--- START ---

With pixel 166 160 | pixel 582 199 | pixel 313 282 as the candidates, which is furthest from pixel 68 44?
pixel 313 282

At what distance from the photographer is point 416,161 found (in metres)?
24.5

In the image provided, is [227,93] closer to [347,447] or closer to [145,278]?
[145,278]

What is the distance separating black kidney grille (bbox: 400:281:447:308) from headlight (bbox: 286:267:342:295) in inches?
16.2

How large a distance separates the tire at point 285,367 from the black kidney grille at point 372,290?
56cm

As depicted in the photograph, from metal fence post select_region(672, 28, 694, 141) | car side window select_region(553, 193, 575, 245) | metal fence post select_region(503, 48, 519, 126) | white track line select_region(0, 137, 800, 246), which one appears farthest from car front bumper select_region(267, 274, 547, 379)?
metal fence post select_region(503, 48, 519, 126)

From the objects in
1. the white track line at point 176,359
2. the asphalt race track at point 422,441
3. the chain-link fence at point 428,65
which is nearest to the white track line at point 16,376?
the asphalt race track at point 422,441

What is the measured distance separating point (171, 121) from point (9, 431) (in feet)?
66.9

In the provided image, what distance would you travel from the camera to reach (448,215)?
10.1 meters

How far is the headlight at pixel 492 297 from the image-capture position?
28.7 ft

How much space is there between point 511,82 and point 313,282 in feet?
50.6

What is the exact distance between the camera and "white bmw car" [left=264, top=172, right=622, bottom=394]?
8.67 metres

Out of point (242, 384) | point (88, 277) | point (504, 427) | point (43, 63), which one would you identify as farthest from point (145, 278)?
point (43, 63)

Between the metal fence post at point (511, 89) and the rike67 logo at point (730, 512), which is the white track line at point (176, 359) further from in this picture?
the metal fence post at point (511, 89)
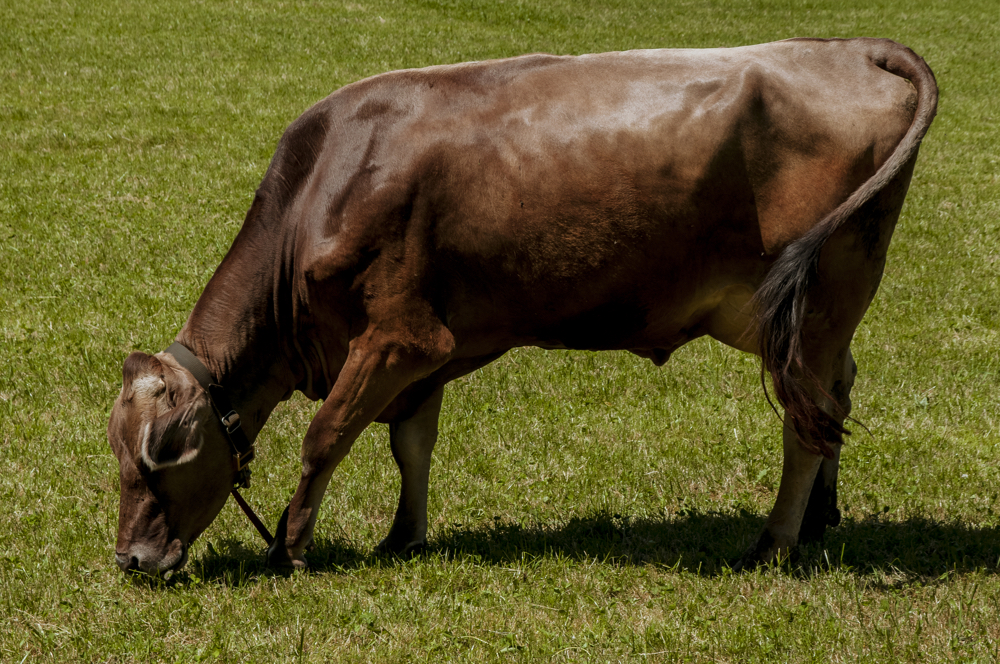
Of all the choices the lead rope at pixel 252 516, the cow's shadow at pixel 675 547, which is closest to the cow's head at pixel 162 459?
the lead rope at pixel 252 516

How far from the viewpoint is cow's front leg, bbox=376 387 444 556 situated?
17.5 ft

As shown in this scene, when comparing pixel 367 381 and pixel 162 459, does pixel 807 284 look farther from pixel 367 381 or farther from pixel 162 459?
pixel 162 459

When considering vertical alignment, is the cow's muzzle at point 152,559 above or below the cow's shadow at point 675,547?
above

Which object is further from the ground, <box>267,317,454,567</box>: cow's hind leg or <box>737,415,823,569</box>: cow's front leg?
<box>267,317,454,567</box>: cow's hind leg

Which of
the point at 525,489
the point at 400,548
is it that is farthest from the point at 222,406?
the point at 525,489

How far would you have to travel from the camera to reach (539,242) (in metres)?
4.63

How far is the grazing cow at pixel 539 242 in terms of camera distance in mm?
4477

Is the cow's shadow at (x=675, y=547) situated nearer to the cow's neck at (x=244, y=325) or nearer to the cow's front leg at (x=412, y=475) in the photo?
the cow's front leg at (x=412, y=475)

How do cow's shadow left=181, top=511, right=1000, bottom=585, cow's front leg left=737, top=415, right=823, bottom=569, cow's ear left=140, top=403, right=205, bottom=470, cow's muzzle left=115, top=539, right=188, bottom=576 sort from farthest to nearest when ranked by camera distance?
cow's shadow left=181, top=511, right=1000, bottom=585 < cow's front leg left=737, top=415, right=823, bottom=569 < cow's muzzle left=115, top=539, right=188, bottom=576 < cow's ear left=140, top=403, right=205, bottom=470

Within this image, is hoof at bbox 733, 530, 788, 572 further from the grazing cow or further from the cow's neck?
the cow's neck

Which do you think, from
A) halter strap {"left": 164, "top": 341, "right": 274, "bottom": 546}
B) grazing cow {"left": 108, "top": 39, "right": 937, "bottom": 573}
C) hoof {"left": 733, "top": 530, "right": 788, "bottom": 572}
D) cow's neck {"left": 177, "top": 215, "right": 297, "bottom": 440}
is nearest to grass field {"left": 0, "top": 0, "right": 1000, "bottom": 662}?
hoof {"left": 733, "top": 530, "right": 788, "bottom": 572}

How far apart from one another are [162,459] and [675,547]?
266 centimetres

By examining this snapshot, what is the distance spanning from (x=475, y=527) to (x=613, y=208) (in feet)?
6.89

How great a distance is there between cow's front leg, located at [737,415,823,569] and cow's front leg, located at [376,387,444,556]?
170 centimetres
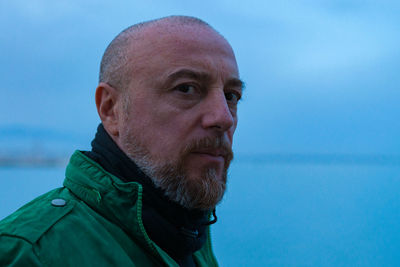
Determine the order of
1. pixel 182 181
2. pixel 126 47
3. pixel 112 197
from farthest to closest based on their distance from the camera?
pixel 126 47
pixel 182 181
pixel 112 197

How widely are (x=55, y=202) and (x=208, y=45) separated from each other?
29.6 inches

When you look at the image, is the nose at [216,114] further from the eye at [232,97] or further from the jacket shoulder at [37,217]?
the jacket shoulder at [37,217]

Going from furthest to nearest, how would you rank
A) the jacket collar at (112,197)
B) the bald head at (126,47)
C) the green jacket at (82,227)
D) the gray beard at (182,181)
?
the bald head at (126,47) < the gray beard at (182,181) < the jacket collar at (112,197) < the green jacket at (82,227)

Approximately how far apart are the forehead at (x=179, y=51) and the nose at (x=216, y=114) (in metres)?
0.10

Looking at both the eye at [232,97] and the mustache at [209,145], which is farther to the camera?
the eye at [232,97]

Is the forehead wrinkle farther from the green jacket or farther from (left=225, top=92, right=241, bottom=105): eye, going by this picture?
the green jacket

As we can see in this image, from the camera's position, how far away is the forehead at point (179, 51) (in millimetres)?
1318

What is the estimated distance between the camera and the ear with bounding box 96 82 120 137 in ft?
4.64

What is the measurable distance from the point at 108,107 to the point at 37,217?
556mm

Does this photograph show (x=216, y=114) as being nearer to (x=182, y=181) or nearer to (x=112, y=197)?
(x=182, y=181)

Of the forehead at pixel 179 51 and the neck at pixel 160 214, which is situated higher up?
the forehead at pixel 179 51

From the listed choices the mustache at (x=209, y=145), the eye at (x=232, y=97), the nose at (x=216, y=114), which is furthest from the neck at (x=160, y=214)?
the eye at (x=232, y=97)

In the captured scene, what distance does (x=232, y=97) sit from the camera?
149 cm

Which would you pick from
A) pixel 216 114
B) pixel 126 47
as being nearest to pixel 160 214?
pixel 216 114
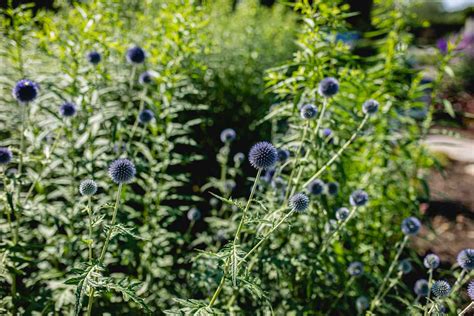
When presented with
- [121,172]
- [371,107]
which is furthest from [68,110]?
Answer: [371,107]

--- END ---

- _AIM OF THE TASK_: Reproduce the entire listing above verbatim, from the first line to the last, leaving out the pictures.

- _WRITTEN SOLUTION_:
With pixel 166 160 | pixel 582 199 | pixel 313 282 as the candidates, which is furthest from pixel 68 44?
pixel 313 282

At what distance from the photographer is point 416,161 found (in metres)?
24.5

In the image provided, is [227,93] closer to [347,447] or closer to [145,278]?
[145,278]

What is the distance separating black kidney grille (bbox: 400:281:447:308) from headlight (bbox: 286:267:342:295) in inches?
16.2

How large a distance separates the tire at point 285,367 from the black kidney grille at point 372,290?
56cm

As depicted in the photograph, from metal fence post select_region(672, 28, 694, 141) | car side window select_region(553, 193, 575, 245) | metal fence post select_region(503, 48, 519, 126) | white track line select_region(0, 137, 800, 246), which one appears farthest from car front bumper select_region(267, 274, 547, 379)?
metal fence post select_region(503, 48, 519, 126)

From the objects in
1. the white track line at point 176,359
2. the asphalt race track at point 422,441
3. the chain-link fence at point 428,65
which is nearest to the white track line at point 16,376?
the asphalt race track at point 422,441

What is the measured distance separating point (171, 121) from point (9, 431) (in feet)?
66.9

In the provided image, what distance would you travel from the camera to reach (448,215)?
10.1 meters

How far is the headlight at pixel 492 297 from the image-capture position?
28.7 ft

How much space is there between point 511,82 and point 313,282 in feet?
50.6

What is the exact distance between the camera and "white bmw car" [left=264, top=172, right=622, bottom=394]?
8.67 metres

Out of point (242, 384) | point (88, 277) | point (504, 427) | point (43, 63), which one would you identify as farthest from point (145, 278)?
point (43, 63)

Between the metal fence post at point (511, 89) and the rike67 logo at point (730, 512), which is the white track line at point (176, 359) further from in this picture?
the metal fence post at point (511, 89)
Of all the choices the lead rope at pixel 252 516, the cow's shadow at pixel 675 547, which is closest to the cow's head at pixel 162 459?
the lead rope at pixel 252 516

How far from the viewpoint is cow's front leg, bbox=376 387 444 556 situated?
17.5 ft

As shown in this scene, when comparing pixel 367 381 and pixel 162 459, does pixel 807 284 look farther from pixel 367 381 or farther from pixel 162 459?
pixel 162 459

When considering vertical alignment, is the cow's muzzle at point 152,559 above or below the cow's shadow at point 675,547?
above

Which object is further from the ground, <box>267,317,454,567</box>: cow's hind leg or <box>737,415,823,569</box>: cow's front leg?
<box>267,317,454,567</box>: cow's hind leg

Which of
the point at 525,489
the point at 400,548
is it that is farthest from the point at 222,406?
the point at 525,489

How far would you have to travel from the camera to reach (539,242) (in metres)?
4.63

How far is the grazing cow at pixel 539 242 in terms of camera distance in mm?
4477

Is the cow's shadow at (x=675, y=547) situated nearer to the cow's neck at (x=244, y=325) or nearer to the cow's front leg at (x=412, y=475) in the photo?
the cow's front leg at (x=412, y=475)

How do cow's shadow left=181, top=511, right=1000, bottom=585, cow's front leg left=737, top=415, right=823, bottom=569, cow's ear left=140, top=403, right=205, bottom=470, cow's muzzle left=115, top=539, right=188, bottom=576 sort from farthest to nearest when ranked by camera distance?
cow's shadow left=181, top=511, right=1000, bottom=585 < cow's front leg left=737, top=415, right=823, bottom=569 < cow's muzzle left=115, top=539, right=188, bottom=576 < cow's ear left=140, top=403, right=205, bottom=470

Within this image, is hoof at bbox 733, 530, 788, 572 further from the grazing cow or further from the cow's neck?
the cow's neck

Which do you think, from
A) halter strap {"left": 164, "top": 341, "right": 274, "bottom": 546}
B) grazing cow {"left": 108, "top": 39, "right": 937, "bottom": 573}
C) hoof {"left": 733, "top": 530, "right": 788, "bottom": 572}
D) cow's neck {"left": 177, "top": 215, "right": 297, "bottom": 440}
is nearest to grass field {"left": 0, "top": 0, "right": 1000, "bottom": 662}?
hoof {"left": 733, "top": 530, "right": 788, "bottom": 572}

How far apart from one another are [162,459] and [675,547]?
266 centimetres

By examining this snapshot, what is the distance spanning from (x=475, y=527) to (x=613, y=208) (in feet)?
6.89

How great a distance is there between cow's front leg, located at [737,415,823,569] and cow's front leg, located at [376,387,444,556]?
170 centimetres
Determine the order of
1. pixel 182 181
2. pixel 126 47
3. pixel 112 197
from farthest to closest based on their distance from the camera?
pixel 126 47
pixel 182 181
pixel 112 197

How widely are (x=55, y=202) and (x=208, y=45) separated from each other?
29.6 inches

When you look at the image, is the nose at [216,114] further from the eye at [232,97] or further from the jacket shoulder at [37,217]?
the jacket shoulder at [37,217]

Going from furthest to nearest, how would you rank
A) the jacket collar at (112,197)
B) the bald head at (126,47)
C) the green jacket at (82,227)
D) the gray beard at (182,181)
?
the bald head at (126,47) < the gray beard at (182,181) < the jacket collar at (112,197) < the green jacket at (82,227)

Approximately how far apart are the forehead at (x=179, y=51) and the nose at (x=216, y=114) (in metres)?
0.10

Looking at both the eye at [232,97] and the mustache at [209,145], which is farther to the camera?
the eye at [232,97]

Is the forehead wrinkle farther from the green jacket or farther from (left=225, top=92, right=241, bottom=105): eye, going by this picture?
the green jacket

As we can see in this image, from the camera's position, how far away is the forehead at point (179, 51) (in millimetres)?
1318

What is the estimated distance between the camera and the ear with bounding box 96 82 120 137 in ft?
4.64

What is the measurable distance from the point at 108,107 to the point at 37,217?
556mm

Does this photograph show (x=216, y=114) as being nearer to (x=182, y=181) or nearer to (x=112, y=197)?
(x=182, y=181)

Of the forehead at pixel 179 51 and the neck at pixel 160 214, which is situated higher up?
the forehead at pixel 179 51

From the listed choices the mustache at (x=209, y=145), the eye at (x=232, y=97), the nose at (x=216, y=114), which is furthest from the neck at (x=160, y=214)?
the eye at (x=232, y=97)

In the captured scene, what distance does (x=232, y=97) sit from the camera?
149 cm

Which would you pick from
A) pixel 216 114
B) pixel 126 47
as being nearest to pixel 160 214?
pixel 216 114
When presented with
- [121,172]
- [371,107]
which is furthest from [68,110]?
Answer: [371,107]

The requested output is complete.